When it comes to tiering, it’s worth listening to what storage vendors have to say. There are actual benefits, and several approaches with real competitive differentiation.
Performance and cost are the big benefits of storage tiering. The goals are to balance the workload across the different storage elements and maximize the value returned from the investment.
Using SSD in a tiering approach provides improvements in latency and transfer rate. Intelligent tiering can maximize SSD usage as a resource, which in turn can reduce the number (and cost) of SSDs in a system.
If you’re considering adding tiers or changing your tiering strategy, you might first want to look at the available methods.
Storage systems have tiers usually consisting of several types of hard disk drives (HDDs) and perhaps SSDs. There may be two types of HDDs – a high RPM drive with less capacity for higher performance and a lower RPM HDD with higher capacity. Customers seem to be moving towards SSDs for performance and larger capacity HDDs as the tiers of choice. The movement of data between tiers is based on analysis of access patterns to data.
Most of the tiering systems being offered by vendors now have sub-LUN movement of the data (early implementations only moved entire volumes/LUNs). Key choices to make around the implementations deal with the “real-time” analysis and the automation around the movement of the data. Another difference for consideration is the potential contention created by the movement using system resources that are also needed to satisfy host requests.

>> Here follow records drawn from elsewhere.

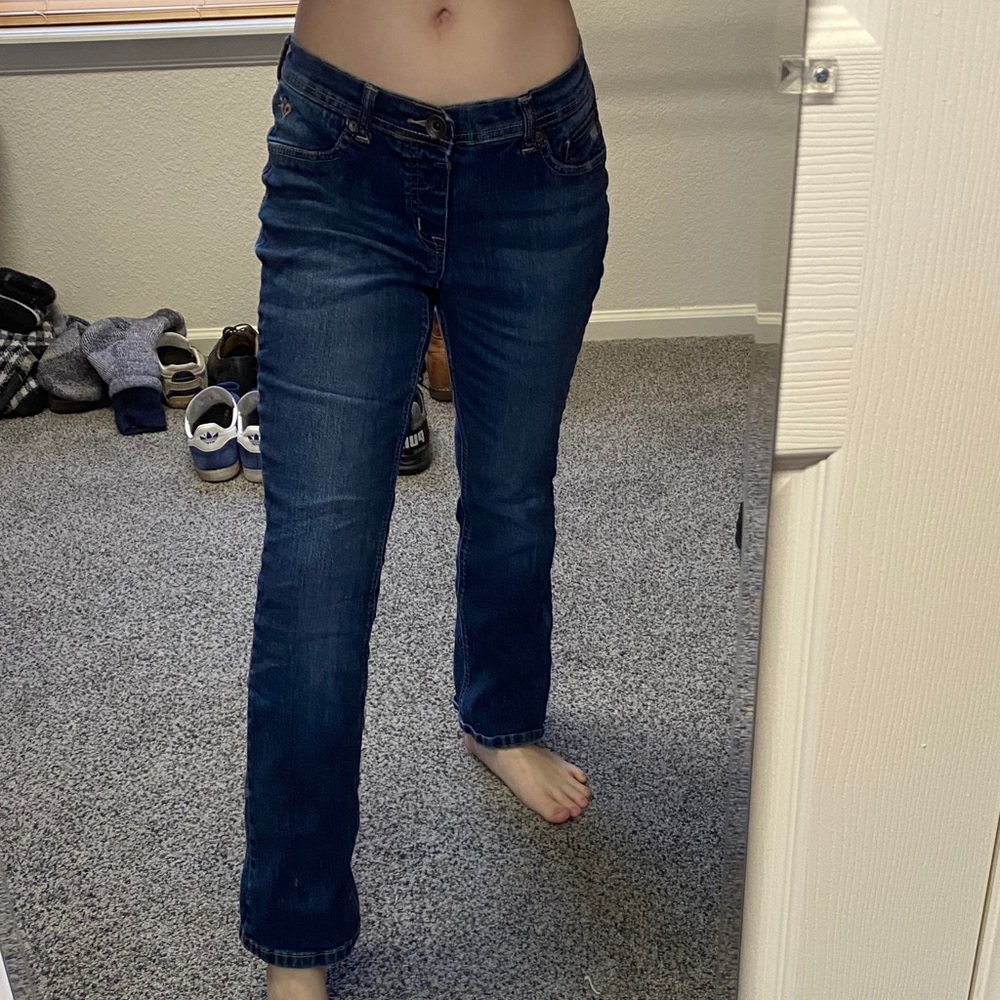 justice jeans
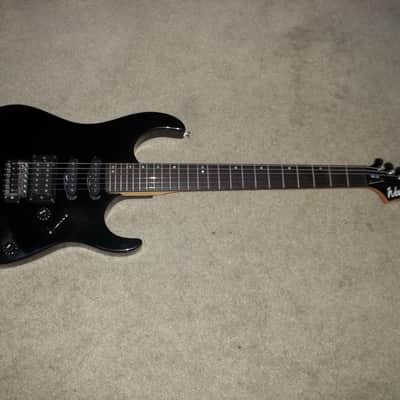 Washburn Mercury MG-20-Super-Strat image 1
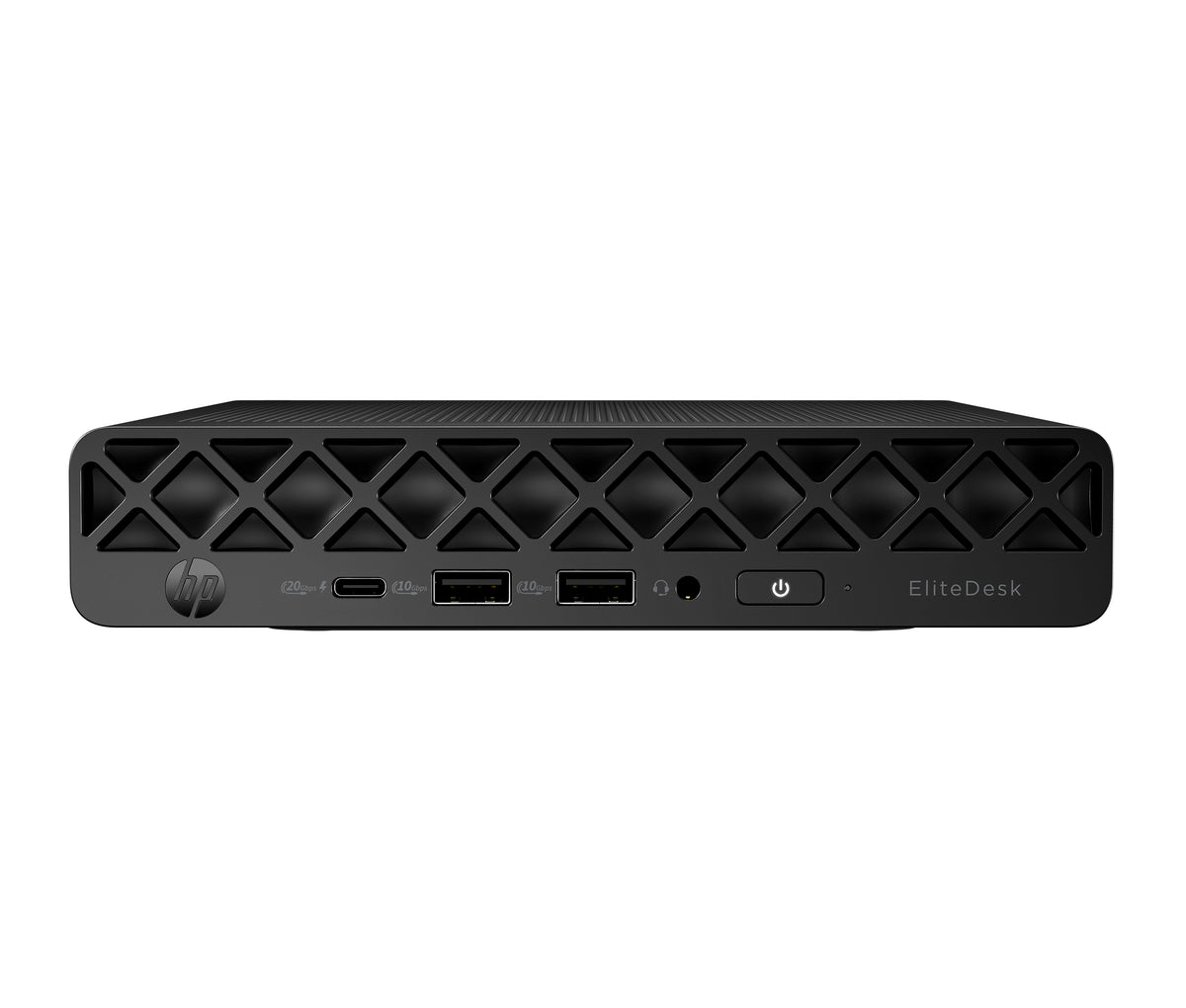 HP EliteDesk 8 Mini G1i PC – Core Ultra 5 235T, 16GB, 512GB SSD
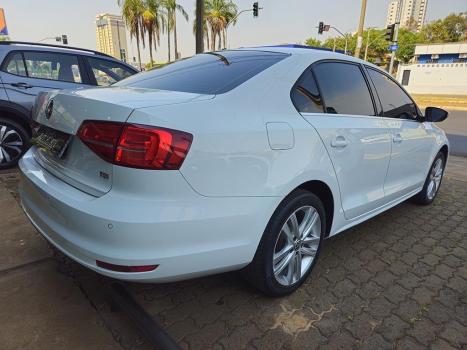 VOLKSWAGEN Jetta 2.0 4P TSI HIGHLINE 200 CV AUTOMTICO, Foto 6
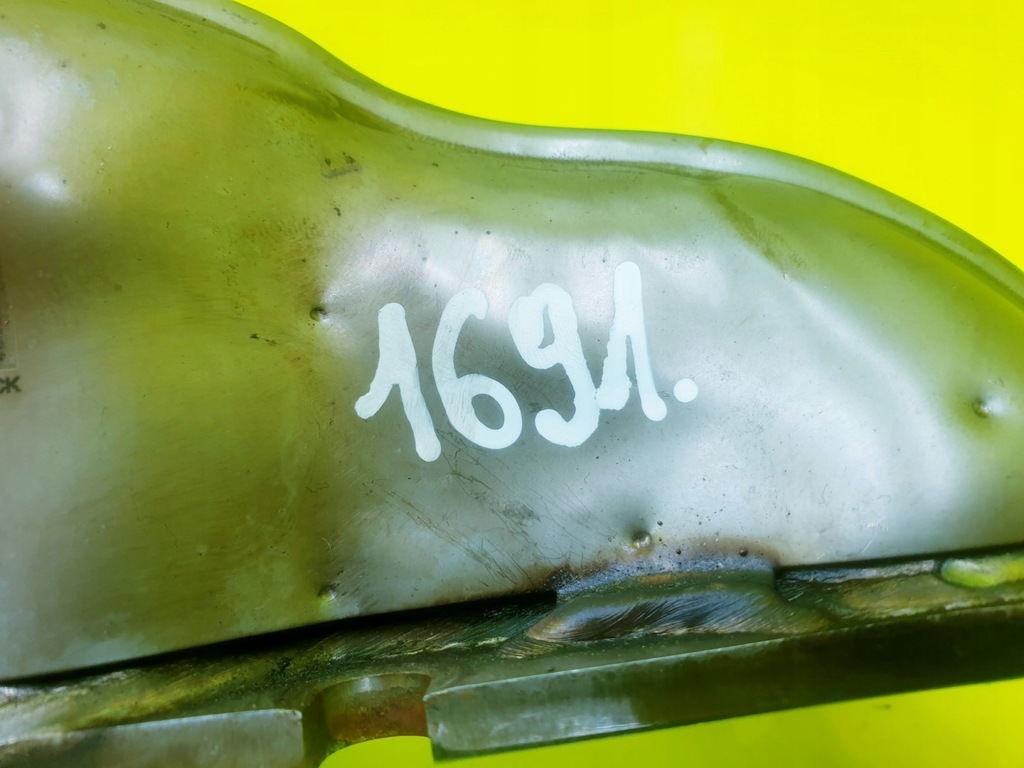 фото №11, Турбина правая турбонагнетатель s6 c7 s7 a8 d4 s8 4.0 tfsi ctg 079145704p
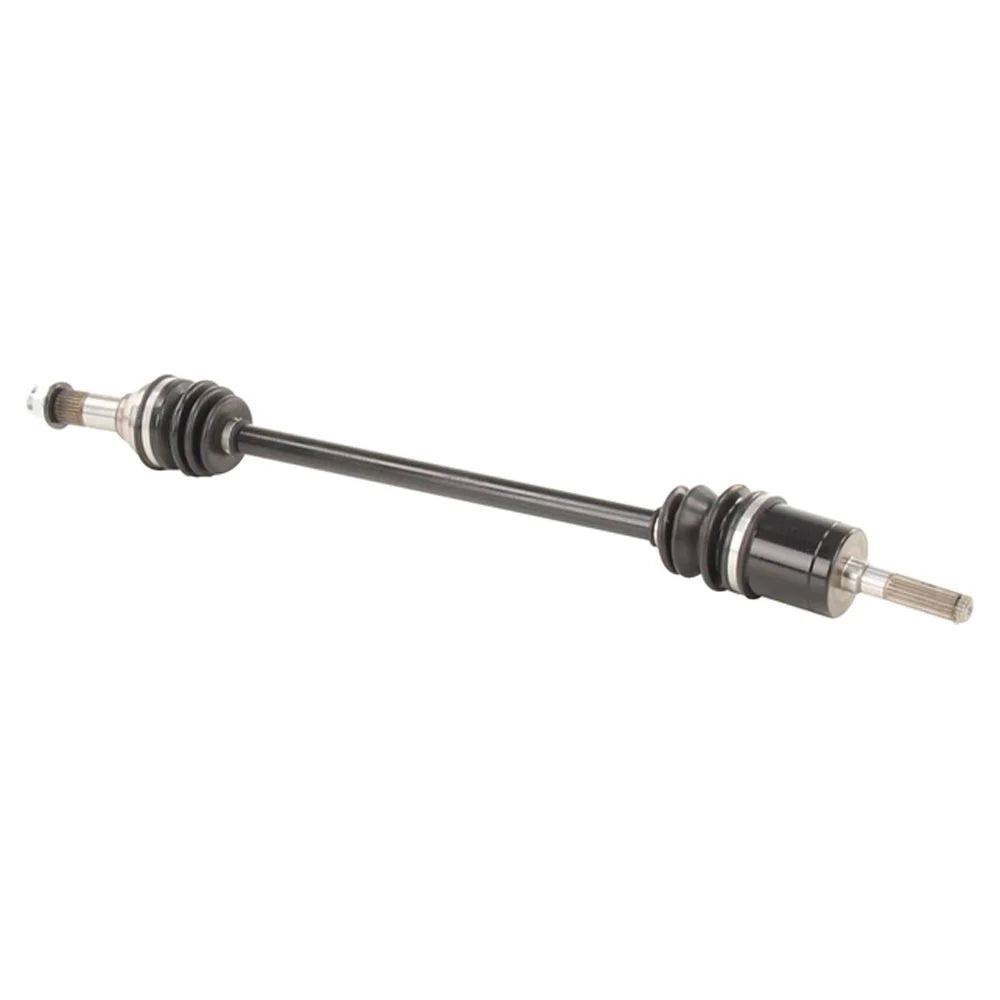 Drive Axle Front A7259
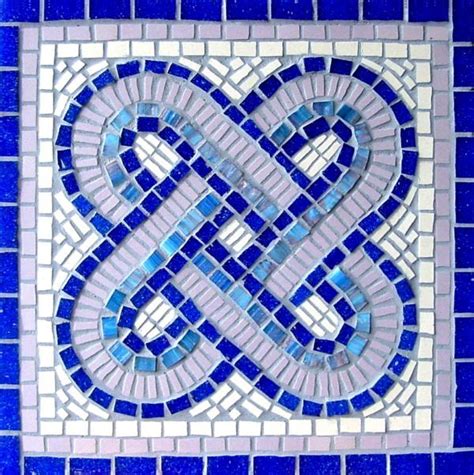 15 best Classic Roman patterns images on Pinterest | Mosaic art, Mosaic ...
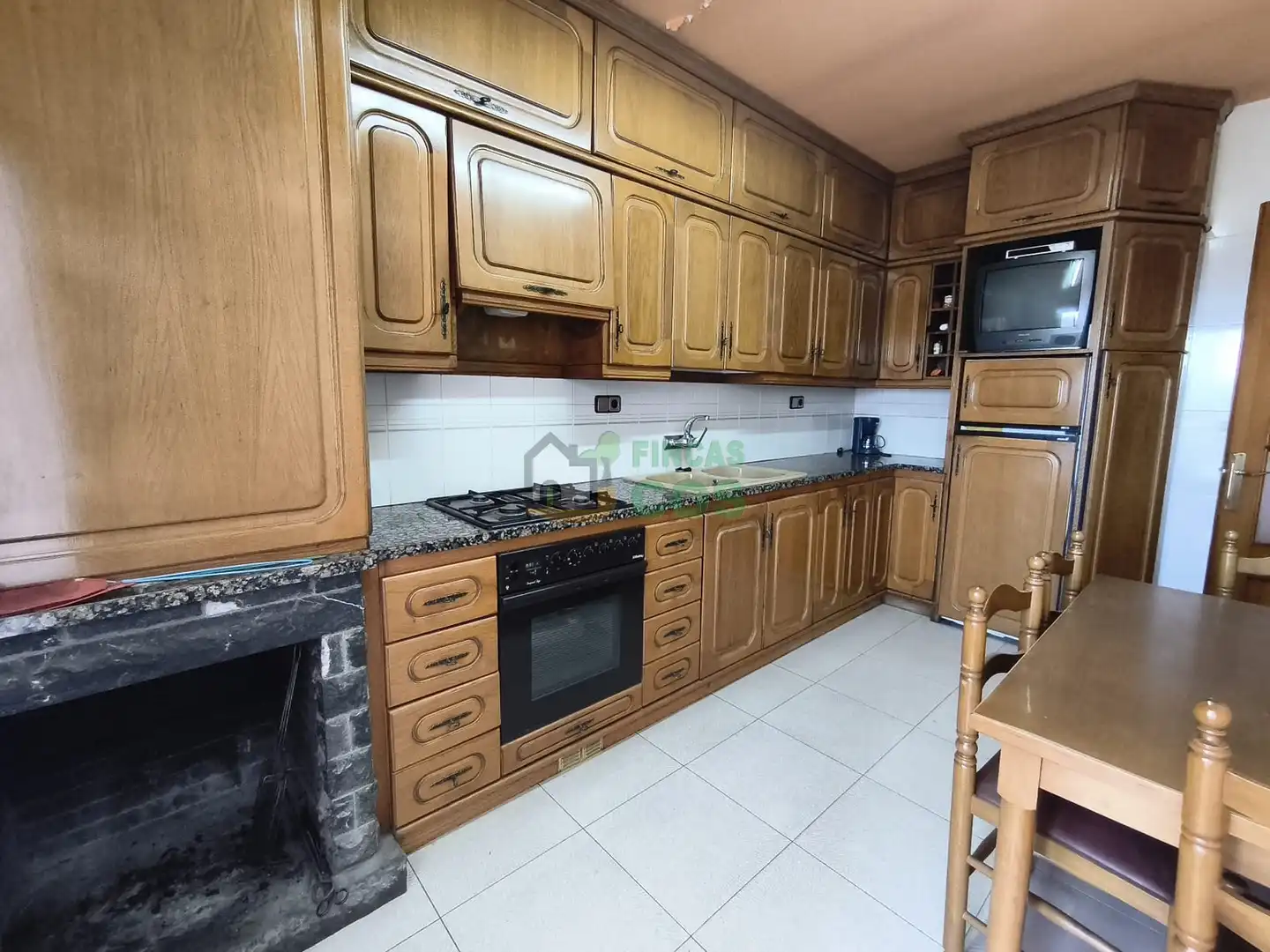 Casa con terraza en venta en Plaça del Pas Nou, imagen 10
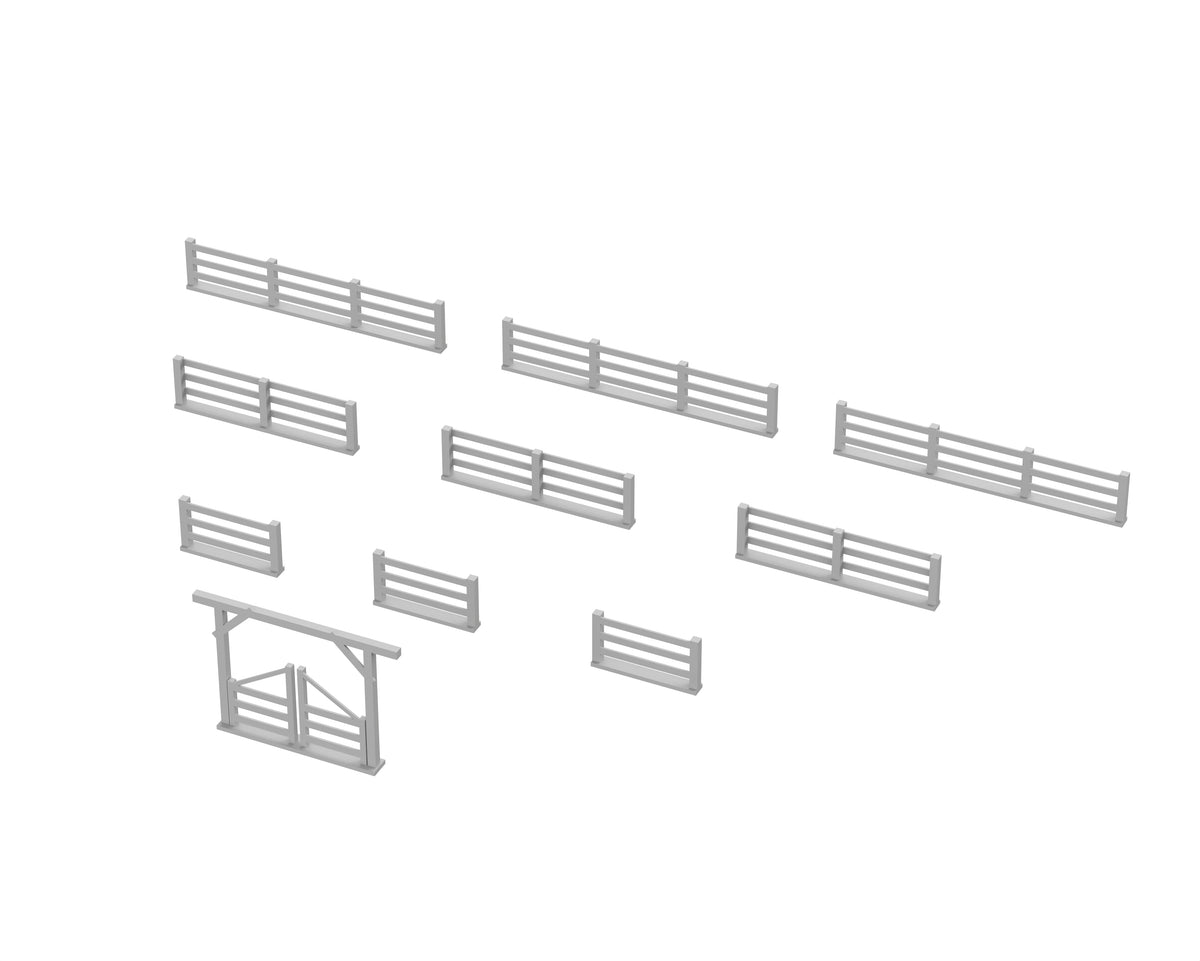 Corral - 04-USAED03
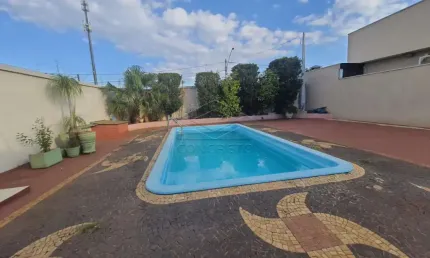 Ponto comercial para alugar no Jardim Marambá, Bauru 
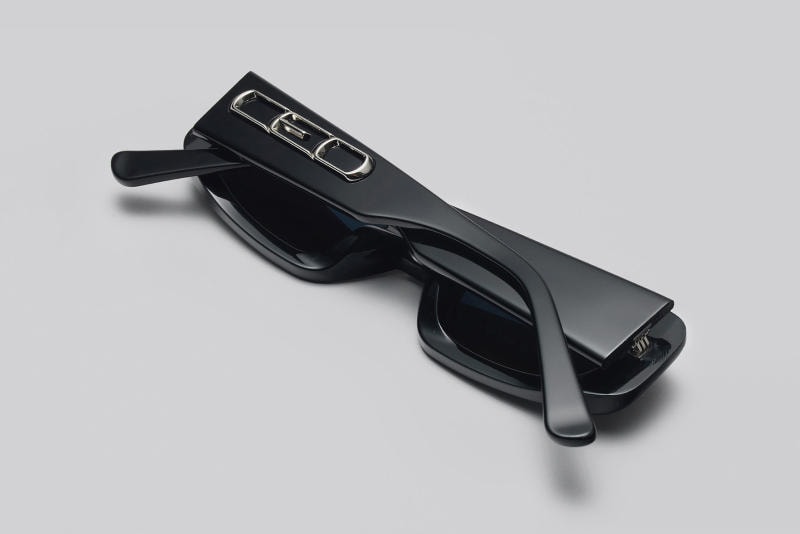 Alexander Wang Gentle Monster CEO Sunglasses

Another tiering method is through intelligent placement of sub-LUN segments of data along with caching tiers. This approach uses the analysis of patterns of data access to determine where to place the data, and cache tiers to control performance. The goal with this approach is to provide the performance based on data access characteristics without introducing additional resource consumption for movement.
There are also hybrid approaches where intelligent placement and caching are combined with limited background movement. These approaches try to strike a balance where the intelligence of the tiering controls the resource usage while balancing the potential performance gains.